Part 3: Ablation analysis

  1. You should have a file irace.Rdata in the folder dual_annealing.

  2. We are going to do an ablation analysis between the default configuration and the best found by irace. In the R console, type:

    ablation("irace.Rdata", src = 1)

    (Usually, target= will provide the target configuration ID. The default is to choose the best found.)

    If irace was unlucky, it could happen that the best configuration found was the default (1) and ablation will give an error.

  3. Now you should have a file log-ablation.Rdata that contains the ablation results. Let’s visualize it:

    plotAblation("log-ablation.Rdata", type="boxplot")

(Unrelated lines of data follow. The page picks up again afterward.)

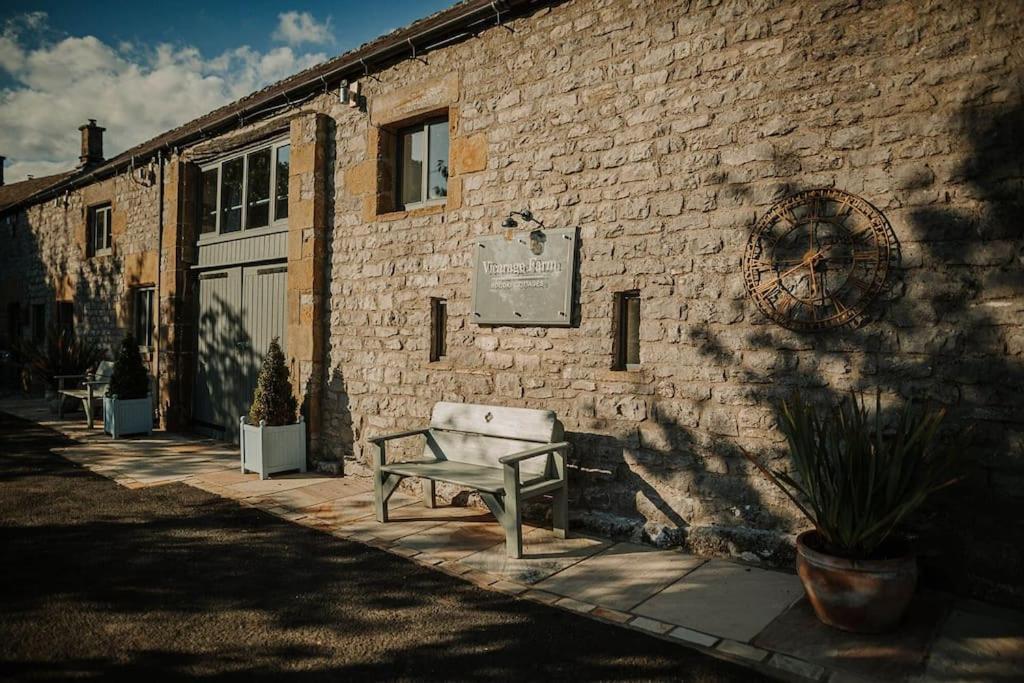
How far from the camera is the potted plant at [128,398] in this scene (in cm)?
896

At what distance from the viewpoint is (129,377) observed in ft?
30.0

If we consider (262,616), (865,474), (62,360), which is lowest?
(262,616)

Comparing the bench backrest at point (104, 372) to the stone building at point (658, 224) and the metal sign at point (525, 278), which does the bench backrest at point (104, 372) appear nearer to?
the stone building at point (658, 224)

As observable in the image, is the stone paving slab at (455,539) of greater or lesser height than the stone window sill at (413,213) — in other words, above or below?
below

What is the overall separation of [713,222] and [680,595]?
2.46 metres

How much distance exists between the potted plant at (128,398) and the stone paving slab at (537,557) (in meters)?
6.72

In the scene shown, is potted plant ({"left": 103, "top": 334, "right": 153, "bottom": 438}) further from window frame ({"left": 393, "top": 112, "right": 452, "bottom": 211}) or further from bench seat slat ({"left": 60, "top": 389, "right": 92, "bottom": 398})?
window frame ({"left": 393, "top": 112, "right": 452, "bottom": 211})

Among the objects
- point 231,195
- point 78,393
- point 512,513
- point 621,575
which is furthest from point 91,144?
point 621,575

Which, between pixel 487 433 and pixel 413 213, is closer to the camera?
pixel 487 433

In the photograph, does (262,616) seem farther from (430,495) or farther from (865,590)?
(865,590)

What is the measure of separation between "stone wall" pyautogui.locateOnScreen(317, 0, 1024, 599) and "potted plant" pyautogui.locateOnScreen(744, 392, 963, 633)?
500 millimetres

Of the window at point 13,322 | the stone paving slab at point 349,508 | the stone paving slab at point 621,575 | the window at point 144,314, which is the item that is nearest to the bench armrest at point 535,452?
the stone paving slab at point 621,575

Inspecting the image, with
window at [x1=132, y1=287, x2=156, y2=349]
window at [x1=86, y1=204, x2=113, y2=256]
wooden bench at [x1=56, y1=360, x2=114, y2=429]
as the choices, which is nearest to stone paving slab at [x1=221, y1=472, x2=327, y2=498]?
wooden bench at [x1=56, y1=360, x2=114, y2=429]

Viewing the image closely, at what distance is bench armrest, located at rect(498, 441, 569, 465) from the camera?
14.4 ft
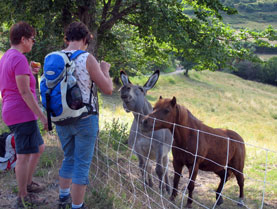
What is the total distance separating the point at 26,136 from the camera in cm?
322

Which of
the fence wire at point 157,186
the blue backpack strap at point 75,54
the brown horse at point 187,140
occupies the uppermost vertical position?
the blue backpack strap at point 75,54

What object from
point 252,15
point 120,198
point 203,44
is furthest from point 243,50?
point 252,15

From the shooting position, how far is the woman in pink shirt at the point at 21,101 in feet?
9.75

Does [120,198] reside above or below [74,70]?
below

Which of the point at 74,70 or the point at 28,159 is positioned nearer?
the point at 74,70

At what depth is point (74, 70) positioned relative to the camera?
2725mm

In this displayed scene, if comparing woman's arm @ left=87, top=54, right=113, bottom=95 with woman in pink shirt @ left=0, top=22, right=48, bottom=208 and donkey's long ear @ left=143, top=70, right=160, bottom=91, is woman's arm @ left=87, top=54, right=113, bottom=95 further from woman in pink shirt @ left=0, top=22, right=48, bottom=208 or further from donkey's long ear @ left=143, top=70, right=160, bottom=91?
donkey's long ear @ left=143, top=70, right=160, bottom=91

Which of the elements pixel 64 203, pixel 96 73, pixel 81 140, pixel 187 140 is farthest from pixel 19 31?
pixel 187 140

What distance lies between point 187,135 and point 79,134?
1.59 m

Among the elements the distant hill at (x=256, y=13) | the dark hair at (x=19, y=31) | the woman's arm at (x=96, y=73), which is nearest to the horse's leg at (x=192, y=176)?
the woman's arm at (x=96, y=73)

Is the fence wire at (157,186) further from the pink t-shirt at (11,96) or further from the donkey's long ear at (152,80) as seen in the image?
the pink t-shirt at (11,96)

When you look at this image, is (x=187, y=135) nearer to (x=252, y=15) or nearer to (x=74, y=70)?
(x=74, y=70)

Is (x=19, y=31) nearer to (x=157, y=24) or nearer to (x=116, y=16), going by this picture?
(x=157, y=24)

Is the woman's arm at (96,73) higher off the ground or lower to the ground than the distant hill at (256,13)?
lower
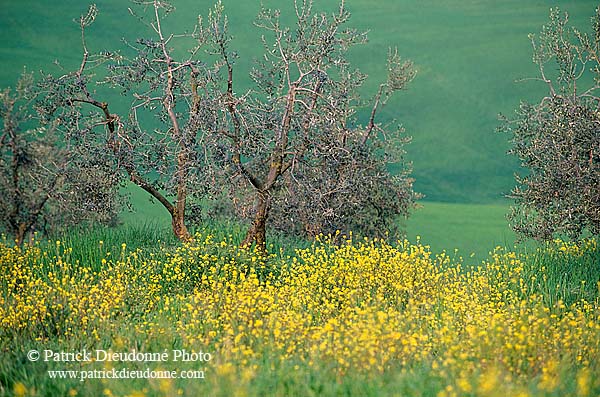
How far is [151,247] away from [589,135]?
8.09m

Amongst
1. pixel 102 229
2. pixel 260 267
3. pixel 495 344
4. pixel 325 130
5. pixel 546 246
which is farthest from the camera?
pixel 102 229

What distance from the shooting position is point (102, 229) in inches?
589

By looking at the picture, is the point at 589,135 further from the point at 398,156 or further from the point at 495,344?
the point at 495,344

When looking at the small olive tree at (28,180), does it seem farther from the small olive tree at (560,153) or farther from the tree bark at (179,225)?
the small olive tree at (560,153)

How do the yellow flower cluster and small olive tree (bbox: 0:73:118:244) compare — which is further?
small olive tree (bbox: 0:73:118:244)

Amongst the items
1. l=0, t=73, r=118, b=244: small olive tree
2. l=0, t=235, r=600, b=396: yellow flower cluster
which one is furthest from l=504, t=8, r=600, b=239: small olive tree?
l=0, t=73, r=118, b=244: small olive tree

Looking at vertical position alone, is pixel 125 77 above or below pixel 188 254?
above

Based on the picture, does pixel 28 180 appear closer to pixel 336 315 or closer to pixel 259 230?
pixel 259 230

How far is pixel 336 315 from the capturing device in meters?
9.41

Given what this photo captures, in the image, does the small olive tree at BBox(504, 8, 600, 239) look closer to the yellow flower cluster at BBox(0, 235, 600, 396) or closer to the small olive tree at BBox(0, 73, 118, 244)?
the yellow flower cluster at BBox(0, 235, 600, 396)

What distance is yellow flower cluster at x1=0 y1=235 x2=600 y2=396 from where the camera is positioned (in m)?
6.93

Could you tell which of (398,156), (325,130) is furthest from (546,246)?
(325,130)

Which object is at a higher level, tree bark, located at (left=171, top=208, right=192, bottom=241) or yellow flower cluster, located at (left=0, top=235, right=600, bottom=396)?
tree bark, located at (left=171, top=208, right=192, bottom=241)

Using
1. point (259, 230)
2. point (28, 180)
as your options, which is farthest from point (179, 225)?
point (28, 180)
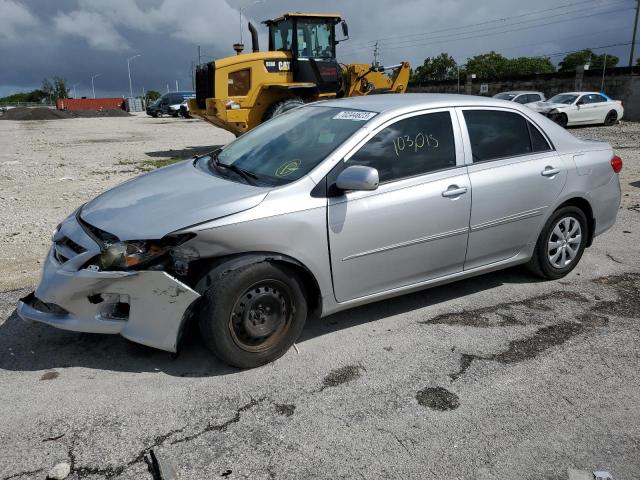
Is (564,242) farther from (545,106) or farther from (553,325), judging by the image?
(545,106)

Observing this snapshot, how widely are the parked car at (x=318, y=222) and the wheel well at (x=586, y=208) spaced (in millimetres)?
16

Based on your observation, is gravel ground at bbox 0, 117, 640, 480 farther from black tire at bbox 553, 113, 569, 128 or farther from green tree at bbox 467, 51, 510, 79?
green tree at bbox 467, 51, 510, 79

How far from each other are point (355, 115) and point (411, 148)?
1.60ft

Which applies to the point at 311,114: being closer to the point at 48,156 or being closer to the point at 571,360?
the point at 571,360

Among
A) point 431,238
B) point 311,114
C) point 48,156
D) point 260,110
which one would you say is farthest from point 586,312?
point 48,156

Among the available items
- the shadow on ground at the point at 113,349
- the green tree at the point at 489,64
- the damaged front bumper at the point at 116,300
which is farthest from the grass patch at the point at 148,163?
the green tree at the point at 489,64

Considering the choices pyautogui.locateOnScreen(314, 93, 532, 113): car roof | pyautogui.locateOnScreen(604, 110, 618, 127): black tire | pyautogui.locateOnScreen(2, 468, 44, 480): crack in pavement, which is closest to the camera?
pyautogui.locateOnScreen(2, 468, 44, 480): crack in pavement

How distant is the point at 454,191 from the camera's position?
399 cm

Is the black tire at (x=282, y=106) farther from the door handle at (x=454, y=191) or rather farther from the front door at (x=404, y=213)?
the door handle at (x=454, y=191)

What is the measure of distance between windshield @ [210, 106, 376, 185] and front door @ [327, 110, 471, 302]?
0.24 meters

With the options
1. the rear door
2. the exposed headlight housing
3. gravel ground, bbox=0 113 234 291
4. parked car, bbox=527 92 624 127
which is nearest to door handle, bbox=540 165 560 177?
the rear door

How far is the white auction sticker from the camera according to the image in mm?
3929

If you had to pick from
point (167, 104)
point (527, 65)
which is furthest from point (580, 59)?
point (167, 104)

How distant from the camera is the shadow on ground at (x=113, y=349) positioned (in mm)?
3438
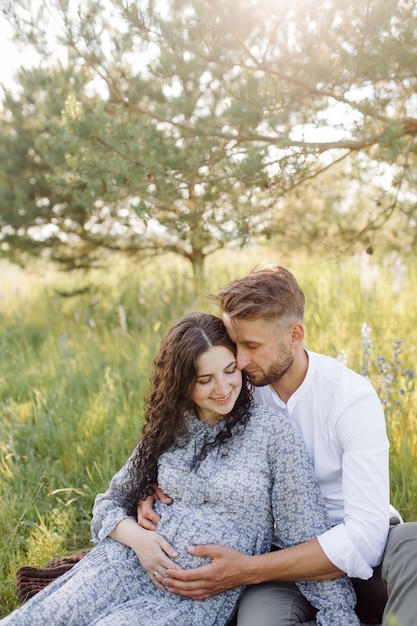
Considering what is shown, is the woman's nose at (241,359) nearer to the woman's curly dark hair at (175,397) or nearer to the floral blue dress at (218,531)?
the woman's curly dark hair at (175,397)

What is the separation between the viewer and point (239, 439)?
8.95 feet

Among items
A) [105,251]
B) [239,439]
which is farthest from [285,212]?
[239,439]

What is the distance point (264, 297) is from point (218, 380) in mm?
381

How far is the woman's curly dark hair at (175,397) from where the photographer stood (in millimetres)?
2697

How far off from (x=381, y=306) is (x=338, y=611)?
330cm

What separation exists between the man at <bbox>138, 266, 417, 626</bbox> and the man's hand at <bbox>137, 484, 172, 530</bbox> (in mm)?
12

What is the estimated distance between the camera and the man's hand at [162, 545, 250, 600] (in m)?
2.46

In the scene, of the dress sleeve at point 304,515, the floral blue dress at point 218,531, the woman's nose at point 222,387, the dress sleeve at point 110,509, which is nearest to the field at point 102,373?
the dress sleeve at point 110,509

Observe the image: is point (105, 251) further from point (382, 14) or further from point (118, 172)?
point (382, 14)

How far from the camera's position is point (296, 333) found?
280cm

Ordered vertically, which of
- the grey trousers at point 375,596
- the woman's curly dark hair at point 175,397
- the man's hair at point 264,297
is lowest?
the grey trousers at point 375,596

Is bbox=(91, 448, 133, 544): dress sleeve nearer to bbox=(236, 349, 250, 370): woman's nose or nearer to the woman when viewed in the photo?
the woman

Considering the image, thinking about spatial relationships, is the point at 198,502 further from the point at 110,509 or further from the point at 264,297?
the point at 264,297

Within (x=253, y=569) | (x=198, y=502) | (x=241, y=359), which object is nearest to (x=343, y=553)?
(x=253, y=569)
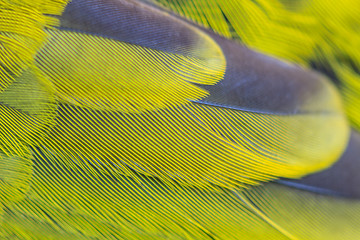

    What can you conclude from this plot?

Homework

  1. Add irace’s bin/ folder to the PATH environment variable of your operating system. Check that it works by opening a system terminal (bash shell, Terminal or Powershell) and type: irace --help (or irace.exe --help in Windows). Now you are repeat all the exercises by using irace from the terminal. For example, if using R, you evaluated irace.cmdline("--check"), you will type in the terminal irace --check.

  2. Use iraceplot to analyze the irace.Rdata file generated by each exercise.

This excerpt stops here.